• **Required work**:
Starting with the line that has "Fırçalanmış hatları ile" in the records below and ending with the line that has "IMAGE | Kate Nash - Girl Talk - CD", output those lines exactly and nothing more; omit the pictures.

• **Data to examine**:

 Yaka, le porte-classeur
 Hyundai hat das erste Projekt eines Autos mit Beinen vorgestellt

* * *

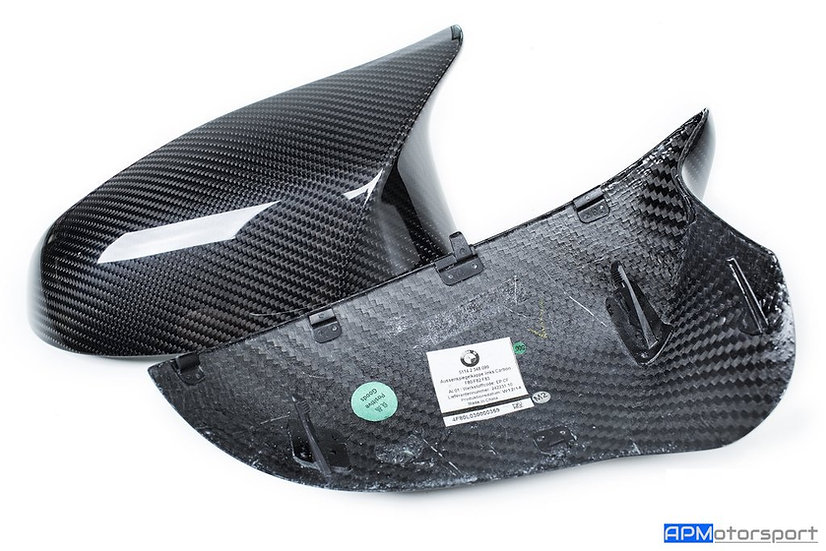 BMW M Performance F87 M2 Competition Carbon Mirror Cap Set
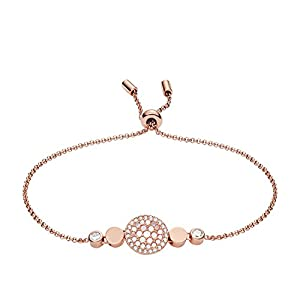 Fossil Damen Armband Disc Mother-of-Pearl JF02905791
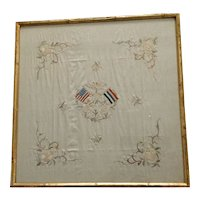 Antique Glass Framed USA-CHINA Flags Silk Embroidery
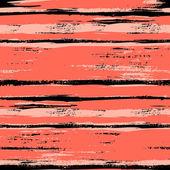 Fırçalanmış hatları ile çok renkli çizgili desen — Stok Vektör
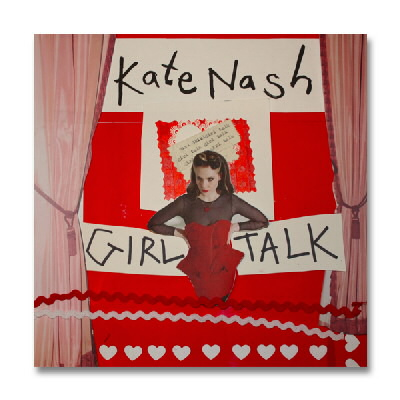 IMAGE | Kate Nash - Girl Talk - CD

• **Result of this exercise**:
 Fırçalanmış hatları ile çok renkli çizgili desen — Stok Vektör
 IMAGE | Kate Nash - Girl Talk - CD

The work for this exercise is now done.